Small Business Administration: The Business Gateway Initiative

SBA’s Business Gateway Initiative offers businesses a single access point to Federal regulatory and paperwork compliance resources, including forms, and tools. The initiative, which includes Business.gov, Forms.gov, and data harmonization activities, reduces the amount of time and money business owners spend on complying with Federal regulations and associated paperwork so that they can spend more time running their business. Specifically, Business.gov simplifies and improves businesses’ ability to locate government compliance guides and forms they deal with on a regular basis, thereby reducing the effort needed to comply with government regulations.

Business.gov is an innovative, search-focused, website where businesses can access up-to-date regulatory and paperwork compliance information and save time doing so. The information available through Business.gov was assembled by reaching across agency silos to make content accessible and relevant to the business community. Business Gateway epitomizes the spirit and intent of the PRA by helping business save time getting answers to important questions including: (1) What laws and regulations apply to me?; (2) How do I comply?; and (3) How do I stay in compliance?

The Business Gateway Initiative also promotes “data harmonization,” which is defined as the reduction of regulatory reporting burden on citizens and business by reducing the complexity of reporting processes and improving the reuse and distribution of information across Federal, State, and local agencies. Business Gateway supports data harmonization by advocating for and supporting data harmonization solutions.

Business Gateway’s seminal data harmonization project is called Single Source Coal Reporting (SSCR). Previously, the coal mining industry submitted highly redundant, paper-based forms to regulators. Under this pilot program, the industry has been able to submit data and pay fees using a single online form, and have it automatically sent to appropriate regulators. While changes may be forthcoming to the project's structure, the Federal partners have included the IRS and the Departments of Labor and Interior; the State partners have included Pennsylvania and Virginia. Additional data harmonization projects are being explored with the National Aeronautics and Space Administration, the Environmental Protection Agency (EPA), and the Department of Commerce.

__________________________________________________

* **DIRECTIVES**:
a) In the Business Gateway excerpt, what is the name of the seminal data harmonization project?
b) Summarize the Business Gateway excerpt in two sentences.
c) Continue the Business Gateway excerpt above, starting right after its final sentence.

* **DATA EXCERPT**:
__________________________________________________

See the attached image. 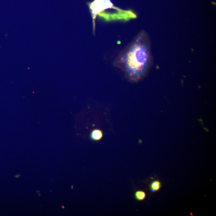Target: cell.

__________________________________________________

* **RESPONSES TO THE EXERCISE**:
a) Single Source Coal Reporting (SSCR).

b) SBA's Business Gateway Initiative, which includes Business.gov, Forms.gov, and data harmonization activities, gives businesses a single access point to Federal regulatory and paperwork compliance resources so they spend less time and money on compliance. It also promotes data harmonization to reduce reporting burden, most notably through the Single Source Coal Reporting pilot, which lets the coal mining industry submit data and pay fees using a single online form that is automatically sent to the appropriate regulators.

c)
OMB and SBA: Compliance Assistance for Small Businesses

The SBPRA requires Federal agencies to designate one point of contact to act as a liaison between the agency and small business concerns. SBPRA also requires OMB, in conjunction with SBA, to publish on the Internet a list of compliance assistance resources available at Federal agencies for small businesses. In accordance with the SBPRA, Business.gov published a “Federal Compliance Contacts” page which gives the names, phone numbers and e-mail addresses of individuals at Federal agencies who can help small business answer regulatory and legal questions. Business.gov also publishes Small Business Guides that include links to Federal, State and local agency resources that help small businesses meet their regulatory requirements. This information is presented together so that if a small business owner does not find the information they are seeking, a “live” person to assist them is readily identifiable.

EPA: National Emission Standards for Hazardous Air Pollutants

In December 2005, EPA issued a final rule permanently exempting certain categories of “non-major” industrial sources that are subject to national emission standards for hazardous air pollutants (NESHAP) from the requirement to obtain an operating permit under title V of the Clean Air Act. The five exempted source categories are dry cleaners, halogenated solvent degreasers, chromium electroplaters, ethylene oxide sterilizers and secondary aluminum smelters. EPA estimated that this final rule will provide regulatory relief for over 38,000 sources, many of which are small businesses. This reform was an outgrowth of OMB’s 2004 public solicitation for specific reforms to regulations, guidance documents or paperwork requirements that would improve manufacturing regulation.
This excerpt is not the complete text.